Physically. Emotionally. Mentally. Spiritually.


"When the going gets tough, the tough gets going" - not on RAW. When the going gets tough...you sit in it! There's nothing to fall back on. No processed refined fast food junk to numb out on. No endless cups of coffee or bottles of cola to get your kicks from. When shit comes up, as it always does, you sit with it. You work through it. It's painful. It's hard. It's challenging. It's where I'm at right now. Today. But it's also where I've willingly put myself. And I need to remember this.

This is why I went RAW. Pure hell to some people I'm sure. But for me, it was the next step in my journey. I knew this. As I moved further along my spiritual path, I began to receive increasing guidance that eating a raw food diet would help me progress at a more rapid rate. And so the story goes...

David Wolfe says "raw plant foods, laughter, joy, bliss and unconditional love all exist on the same frequency". He says tuning into this frequency raises the overall vibration of your energy field, causing anything that is vibrating at a lower frequency, such as fear, pain, doubt, cancer, ugliness, depression and toxins to eventually percolate out to be ejected from the body.
THIS IS DETOXIFICATION.

By eating RAW I'm allowing my body the energy it needs to process all my emotions and spiritual pursuits, instead of using that energy to process and digest cooked foods, refined sugars, and starches.

Paul Nison in Raw Knowledge says in order to reach the soul, you can't be weighed down with food.
"Once we clean our minds and bodies, we are able to live with the lightness that less eating and a clean body will produce and we will be able ready to get in touch with a much higher place."

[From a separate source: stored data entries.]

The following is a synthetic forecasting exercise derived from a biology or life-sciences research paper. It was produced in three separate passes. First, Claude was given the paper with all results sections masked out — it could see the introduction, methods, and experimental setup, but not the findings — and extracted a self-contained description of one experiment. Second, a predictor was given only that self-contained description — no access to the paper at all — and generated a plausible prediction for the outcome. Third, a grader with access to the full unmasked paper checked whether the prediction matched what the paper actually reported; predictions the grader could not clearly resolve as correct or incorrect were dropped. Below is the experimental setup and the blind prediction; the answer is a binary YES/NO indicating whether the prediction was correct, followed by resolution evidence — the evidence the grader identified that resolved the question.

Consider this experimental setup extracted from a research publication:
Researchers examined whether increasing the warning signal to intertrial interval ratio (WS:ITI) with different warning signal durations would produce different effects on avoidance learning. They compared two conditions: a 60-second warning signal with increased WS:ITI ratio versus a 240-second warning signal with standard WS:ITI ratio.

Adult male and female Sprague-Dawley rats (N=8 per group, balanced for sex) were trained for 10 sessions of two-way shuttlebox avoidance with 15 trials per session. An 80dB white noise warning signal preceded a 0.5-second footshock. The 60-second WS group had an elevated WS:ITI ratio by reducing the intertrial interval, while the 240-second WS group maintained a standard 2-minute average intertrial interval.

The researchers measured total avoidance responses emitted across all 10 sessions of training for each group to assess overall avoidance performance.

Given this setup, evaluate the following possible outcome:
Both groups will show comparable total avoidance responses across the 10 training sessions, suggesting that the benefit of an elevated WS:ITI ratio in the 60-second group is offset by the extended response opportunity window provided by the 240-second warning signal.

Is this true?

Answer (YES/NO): NO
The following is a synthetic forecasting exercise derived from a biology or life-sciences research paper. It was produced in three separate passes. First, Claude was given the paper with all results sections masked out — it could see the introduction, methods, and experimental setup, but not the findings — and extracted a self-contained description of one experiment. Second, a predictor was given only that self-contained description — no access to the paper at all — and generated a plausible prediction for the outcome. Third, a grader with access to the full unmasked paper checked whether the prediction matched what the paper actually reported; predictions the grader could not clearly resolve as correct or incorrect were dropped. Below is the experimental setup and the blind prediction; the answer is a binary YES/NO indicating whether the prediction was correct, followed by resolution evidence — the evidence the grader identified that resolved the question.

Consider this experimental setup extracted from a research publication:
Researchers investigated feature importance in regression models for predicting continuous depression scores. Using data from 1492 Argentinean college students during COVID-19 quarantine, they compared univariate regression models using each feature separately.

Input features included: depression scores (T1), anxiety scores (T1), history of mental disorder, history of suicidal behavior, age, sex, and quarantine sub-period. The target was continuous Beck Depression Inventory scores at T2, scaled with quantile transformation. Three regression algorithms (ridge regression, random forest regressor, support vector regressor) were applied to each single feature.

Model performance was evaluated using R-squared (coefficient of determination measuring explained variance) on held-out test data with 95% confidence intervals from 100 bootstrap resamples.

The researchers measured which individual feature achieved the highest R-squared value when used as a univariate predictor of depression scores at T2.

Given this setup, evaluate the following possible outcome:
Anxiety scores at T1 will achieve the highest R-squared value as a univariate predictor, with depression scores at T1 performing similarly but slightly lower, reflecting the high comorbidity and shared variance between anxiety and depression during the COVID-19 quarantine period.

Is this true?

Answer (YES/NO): NO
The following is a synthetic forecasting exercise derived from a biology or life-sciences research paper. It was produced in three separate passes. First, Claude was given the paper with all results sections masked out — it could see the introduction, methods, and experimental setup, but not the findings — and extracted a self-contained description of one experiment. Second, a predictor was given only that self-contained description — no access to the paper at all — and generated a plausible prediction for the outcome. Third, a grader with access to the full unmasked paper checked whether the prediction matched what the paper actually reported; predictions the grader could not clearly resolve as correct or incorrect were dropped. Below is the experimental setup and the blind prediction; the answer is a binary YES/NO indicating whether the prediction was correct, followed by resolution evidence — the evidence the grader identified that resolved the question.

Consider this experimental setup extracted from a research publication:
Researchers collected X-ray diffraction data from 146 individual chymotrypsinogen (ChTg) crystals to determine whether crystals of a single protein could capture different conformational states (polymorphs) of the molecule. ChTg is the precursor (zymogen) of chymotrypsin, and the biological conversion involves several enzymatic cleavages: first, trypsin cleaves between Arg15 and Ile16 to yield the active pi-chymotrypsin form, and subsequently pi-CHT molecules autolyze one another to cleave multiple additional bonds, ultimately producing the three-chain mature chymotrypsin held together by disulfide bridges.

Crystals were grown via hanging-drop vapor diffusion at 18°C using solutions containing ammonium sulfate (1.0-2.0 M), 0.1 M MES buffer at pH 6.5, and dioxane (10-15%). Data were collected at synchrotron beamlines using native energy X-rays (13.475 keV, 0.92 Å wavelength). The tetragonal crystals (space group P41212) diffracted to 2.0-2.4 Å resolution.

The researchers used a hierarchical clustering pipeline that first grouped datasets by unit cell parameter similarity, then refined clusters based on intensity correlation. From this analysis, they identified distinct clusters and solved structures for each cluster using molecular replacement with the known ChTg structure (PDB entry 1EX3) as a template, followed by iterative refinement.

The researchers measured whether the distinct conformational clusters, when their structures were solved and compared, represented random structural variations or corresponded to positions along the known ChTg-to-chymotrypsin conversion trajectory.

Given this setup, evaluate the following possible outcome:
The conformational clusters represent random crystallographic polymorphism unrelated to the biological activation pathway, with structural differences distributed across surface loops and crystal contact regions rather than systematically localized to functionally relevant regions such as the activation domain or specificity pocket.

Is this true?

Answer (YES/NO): NO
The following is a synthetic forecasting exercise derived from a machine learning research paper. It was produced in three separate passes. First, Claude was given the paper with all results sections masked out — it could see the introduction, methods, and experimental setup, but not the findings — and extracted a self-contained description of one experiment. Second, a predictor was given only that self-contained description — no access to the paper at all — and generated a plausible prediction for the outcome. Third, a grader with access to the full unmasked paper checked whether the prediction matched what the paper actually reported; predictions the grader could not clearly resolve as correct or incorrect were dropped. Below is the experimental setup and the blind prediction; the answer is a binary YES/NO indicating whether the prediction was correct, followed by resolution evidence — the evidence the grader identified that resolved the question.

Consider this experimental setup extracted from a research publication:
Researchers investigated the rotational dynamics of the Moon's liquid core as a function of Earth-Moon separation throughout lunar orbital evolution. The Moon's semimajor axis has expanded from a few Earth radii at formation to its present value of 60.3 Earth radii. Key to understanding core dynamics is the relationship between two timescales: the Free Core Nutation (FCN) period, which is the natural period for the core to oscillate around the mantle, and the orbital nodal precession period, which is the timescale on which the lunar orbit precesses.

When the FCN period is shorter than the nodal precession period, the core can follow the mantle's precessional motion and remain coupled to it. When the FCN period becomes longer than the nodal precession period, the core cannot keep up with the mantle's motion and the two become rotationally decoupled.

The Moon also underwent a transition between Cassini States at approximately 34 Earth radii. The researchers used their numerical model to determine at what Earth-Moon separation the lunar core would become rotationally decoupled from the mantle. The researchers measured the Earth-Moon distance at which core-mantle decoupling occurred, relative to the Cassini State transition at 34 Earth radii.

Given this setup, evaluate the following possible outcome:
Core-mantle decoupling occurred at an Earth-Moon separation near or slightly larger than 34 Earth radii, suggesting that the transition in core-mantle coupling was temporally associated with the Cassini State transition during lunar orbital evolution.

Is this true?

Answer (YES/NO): NO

That's where I'm heading. That's why I eat RAW.

With CONFUSION comes CLARITY I tell alot of friends and clients.
Right now I'm taking my own advice.

4 comments:

  1. I loved reading your Blog. I always love reading your Blog. I love how real you are - I love how much you share about yourself and your journey. Tonight, I love reading your honest words. You are an inspiration - and you are an amazing Coach by being so authentic and being true to yourself and living your Vision.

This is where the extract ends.